Павел: Предел моих мечтаний, чтобы мы уехали из дома, как популярные группы моей юности, пропали для цивилизации на несколько месяцев и сочинили новый материал.
Данила: Я как раз за то, чтобы запереться в башне: я думаю, мы к этому уже идем и мы к этому придем. Да, к сожалению, мы вынуждены отвлекаться на бытовые моменты, на социальные истории. Но самый большой вопрос: сконцентрирован ли ты, вся ли твоя энергия направлена в одну сторону? Запирание в башне должно происходить внутри, на уровне твоего отношения, внутренней энергии, которую ты тратишь на нужное тебе дело. В трилогии Нолана про Бэтмена есть история про колодец и веревку: веревка не может помочь выбраться Бэтмену из колодца — помогает только страх, ведь возвращаться назад, на дно колодца, не хочется. И только отказавшись от веревки, от страховки, а значит, от страха, он выпрыгивает наружу. И, мне кажется, я отказался от веревки, у меня в принципе нет такого понятия, как путь назад. Внутренне я отказался практически от всего. Если есть возможность иметь личную жизнь и работу — прекрасно, если нет — ну, тоже прекрасно, зато я могу заниматься музыкой.
Яна: Что нужно для того, чтобы сделать решающий скачок из колодца?
Александр Ионин: Ну, надо иметь определенную мотивацию и ноги как минимум, чтобы отталкиваться ими наверх, где наверх — это вектор, и означает он движение от той точки, в которой ты находишься, не назад, в обратную сторону, а в противоположную обратной стороне. Наверх, вперед — как угодно. Туда, куда ты хочешь прийти, — к достижению своих целей, к реализации амбиций.
Николай: Мне нравится мифологема, которую описал Данила, она красивая. Я внутри даже сказал «вау», как он это слепил, связал? Но я с ним не согласен. Не согласен, что нужна исключительная мотивация, например страх, и тогда мы способны на колоссальное преодоление. Мне кажется, это попахивает романтизмом XIX века.
Данила: О да.
Николай: И, соответственно, чем-то сладким.
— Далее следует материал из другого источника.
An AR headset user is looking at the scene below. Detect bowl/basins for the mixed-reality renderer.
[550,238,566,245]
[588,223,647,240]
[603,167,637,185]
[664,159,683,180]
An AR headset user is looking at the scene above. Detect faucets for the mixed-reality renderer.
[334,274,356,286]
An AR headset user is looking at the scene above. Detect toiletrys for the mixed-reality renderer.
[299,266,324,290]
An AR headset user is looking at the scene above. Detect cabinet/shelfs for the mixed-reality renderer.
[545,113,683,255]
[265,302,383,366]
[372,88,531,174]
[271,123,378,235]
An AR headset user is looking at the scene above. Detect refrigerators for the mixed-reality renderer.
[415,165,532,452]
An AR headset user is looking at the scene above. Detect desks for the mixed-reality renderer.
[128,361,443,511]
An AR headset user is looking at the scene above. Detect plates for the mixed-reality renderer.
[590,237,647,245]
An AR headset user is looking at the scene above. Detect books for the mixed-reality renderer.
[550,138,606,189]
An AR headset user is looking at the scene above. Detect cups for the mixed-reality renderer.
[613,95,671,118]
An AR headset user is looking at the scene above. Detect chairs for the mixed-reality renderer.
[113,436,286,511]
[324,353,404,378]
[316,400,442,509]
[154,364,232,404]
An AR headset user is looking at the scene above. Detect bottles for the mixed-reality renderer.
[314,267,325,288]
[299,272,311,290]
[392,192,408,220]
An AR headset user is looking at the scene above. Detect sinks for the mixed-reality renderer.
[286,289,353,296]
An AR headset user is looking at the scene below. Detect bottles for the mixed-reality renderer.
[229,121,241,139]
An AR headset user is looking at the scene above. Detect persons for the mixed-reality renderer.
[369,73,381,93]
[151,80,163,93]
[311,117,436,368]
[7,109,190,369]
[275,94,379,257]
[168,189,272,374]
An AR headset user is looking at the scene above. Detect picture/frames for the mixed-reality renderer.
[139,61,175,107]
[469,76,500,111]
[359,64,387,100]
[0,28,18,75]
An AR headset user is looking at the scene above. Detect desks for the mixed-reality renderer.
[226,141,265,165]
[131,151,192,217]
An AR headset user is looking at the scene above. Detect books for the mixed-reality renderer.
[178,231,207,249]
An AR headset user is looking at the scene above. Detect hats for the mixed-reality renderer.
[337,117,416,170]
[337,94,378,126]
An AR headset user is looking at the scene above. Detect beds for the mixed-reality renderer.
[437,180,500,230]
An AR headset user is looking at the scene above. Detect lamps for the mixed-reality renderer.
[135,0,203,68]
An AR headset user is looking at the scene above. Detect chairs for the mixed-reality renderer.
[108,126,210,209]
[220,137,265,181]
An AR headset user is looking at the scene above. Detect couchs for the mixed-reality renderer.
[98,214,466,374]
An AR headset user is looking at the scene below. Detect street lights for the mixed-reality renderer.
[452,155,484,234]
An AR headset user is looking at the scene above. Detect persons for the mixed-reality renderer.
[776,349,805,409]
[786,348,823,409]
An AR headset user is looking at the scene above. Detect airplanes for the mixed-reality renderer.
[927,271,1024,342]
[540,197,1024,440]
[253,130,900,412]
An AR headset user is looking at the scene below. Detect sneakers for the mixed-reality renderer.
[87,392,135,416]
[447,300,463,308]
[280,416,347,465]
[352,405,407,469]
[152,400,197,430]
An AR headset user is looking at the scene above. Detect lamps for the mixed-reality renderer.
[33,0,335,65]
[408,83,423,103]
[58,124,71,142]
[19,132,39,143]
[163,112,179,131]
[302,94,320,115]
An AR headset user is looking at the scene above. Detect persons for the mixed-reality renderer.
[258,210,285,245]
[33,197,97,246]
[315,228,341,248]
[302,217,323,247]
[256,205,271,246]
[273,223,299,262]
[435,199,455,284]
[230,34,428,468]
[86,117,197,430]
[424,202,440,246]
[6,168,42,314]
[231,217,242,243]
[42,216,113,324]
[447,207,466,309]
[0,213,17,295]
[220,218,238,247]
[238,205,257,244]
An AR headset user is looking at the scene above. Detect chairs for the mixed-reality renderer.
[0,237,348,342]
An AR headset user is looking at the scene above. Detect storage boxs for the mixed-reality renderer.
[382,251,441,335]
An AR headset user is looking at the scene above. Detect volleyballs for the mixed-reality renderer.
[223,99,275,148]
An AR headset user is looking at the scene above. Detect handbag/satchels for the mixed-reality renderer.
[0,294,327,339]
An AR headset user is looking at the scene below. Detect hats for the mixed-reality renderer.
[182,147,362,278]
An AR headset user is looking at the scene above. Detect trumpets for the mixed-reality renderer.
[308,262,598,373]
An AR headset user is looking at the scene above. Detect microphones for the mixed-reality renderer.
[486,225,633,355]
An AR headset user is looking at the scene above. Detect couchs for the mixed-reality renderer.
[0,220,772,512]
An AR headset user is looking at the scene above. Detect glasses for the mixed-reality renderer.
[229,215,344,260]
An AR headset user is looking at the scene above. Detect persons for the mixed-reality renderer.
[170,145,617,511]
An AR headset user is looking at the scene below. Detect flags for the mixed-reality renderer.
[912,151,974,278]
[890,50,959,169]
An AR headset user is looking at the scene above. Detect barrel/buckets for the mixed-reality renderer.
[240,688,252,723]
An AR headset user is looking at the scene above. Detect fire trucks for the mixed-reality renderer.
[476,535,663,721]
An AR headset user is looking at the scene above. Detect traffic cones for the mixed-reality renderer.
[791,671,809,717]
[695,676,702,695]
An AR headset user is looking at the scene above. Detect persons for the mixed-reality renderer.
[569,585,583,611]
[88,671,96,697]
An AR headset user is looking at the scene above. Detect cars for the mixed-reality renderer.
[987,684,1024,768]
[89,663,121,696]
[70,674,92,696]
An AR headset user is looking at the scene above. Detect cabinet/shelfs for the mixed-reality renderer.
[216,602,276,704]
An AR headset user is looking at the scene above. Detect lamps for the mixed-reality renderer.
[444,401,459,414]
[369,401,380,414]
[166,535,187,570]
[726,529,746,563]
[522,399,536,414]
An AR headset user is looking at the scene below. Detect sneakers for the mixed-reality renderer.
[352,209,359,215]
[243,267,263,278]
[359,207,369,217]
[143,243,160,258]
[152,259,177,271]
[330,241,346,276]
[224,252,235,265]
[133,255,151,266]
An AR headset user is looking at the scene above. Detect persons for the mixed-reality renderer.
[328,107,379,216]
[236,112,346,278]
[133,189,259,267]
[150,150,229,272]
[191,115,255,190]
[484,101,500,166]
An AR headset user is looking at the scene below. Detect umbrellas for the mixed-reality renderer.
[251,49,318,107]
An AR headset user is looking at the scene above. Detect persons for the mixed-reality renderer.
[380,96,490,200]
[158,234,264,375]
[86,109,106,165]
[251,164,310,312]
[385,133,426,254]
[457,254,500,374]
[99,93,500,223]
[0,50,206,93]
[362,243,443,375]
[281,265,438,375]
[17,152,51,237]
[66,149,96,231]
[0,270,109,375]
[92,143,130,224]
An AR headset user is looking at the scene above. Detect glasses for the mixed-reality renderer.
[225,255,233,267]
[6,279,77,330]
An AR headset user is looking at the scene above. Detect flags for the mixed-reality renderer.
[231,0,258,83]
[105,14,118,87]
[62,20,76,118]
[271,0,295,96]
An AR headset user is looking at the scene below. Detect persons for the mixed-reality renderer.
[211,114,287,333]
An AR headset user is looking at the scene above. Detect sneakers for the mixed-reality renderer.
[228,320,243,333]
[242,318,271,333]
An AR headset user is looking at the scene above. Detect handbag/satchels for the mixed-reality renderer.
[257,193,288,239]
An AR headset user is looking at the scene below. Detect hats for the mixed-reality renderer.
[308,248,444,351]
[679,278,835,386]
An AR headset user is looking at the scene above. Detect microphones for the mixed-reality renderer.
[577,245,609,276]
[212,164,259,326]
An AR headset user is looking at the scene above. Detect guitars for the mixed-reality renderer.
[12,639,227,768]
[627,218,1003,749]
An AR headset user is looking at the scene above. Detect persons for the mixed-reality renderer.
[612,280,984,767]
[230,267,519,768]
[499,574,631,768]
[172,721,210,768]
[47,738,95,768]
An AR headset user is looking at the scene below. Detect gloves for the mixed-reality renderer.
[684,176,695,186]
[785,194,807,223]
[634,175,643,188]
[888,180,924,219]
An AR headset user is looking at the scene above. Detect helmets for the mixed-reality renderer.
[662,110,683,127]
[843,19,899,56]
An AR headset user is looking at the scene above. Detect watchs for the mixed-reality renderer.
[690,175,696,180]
И гниющим.
Данила: Я известный романтик.
Николай: Сказал Данила, поглаживая себя по панковскому ирокезу. Но, возвращаясь к башне, мне было бы интереснее жить в мире и работать с людьми, которые могут волевым актом, усилием погружать себя в оптимальное, продуктивное, рабочее состояние. У меня есть ощущение, при всей моей любви и нежности к музыкантам SHORTPARIS — и, я думаю, они это знают, я не хочу их обидеть — мне кажется, они не умеют работать. На самом деле, и я очень сильно избалован и не умею работать. И, к сожалению, среда, в которую чаще всего я погружаюсь, не избалована трудоголизмом. Славное марксистское понятие «труд» во всей его поэзии и даже романтике очень зря девальвировано.
Яна: В какой момент вы чувствуете себя максимально самими собой?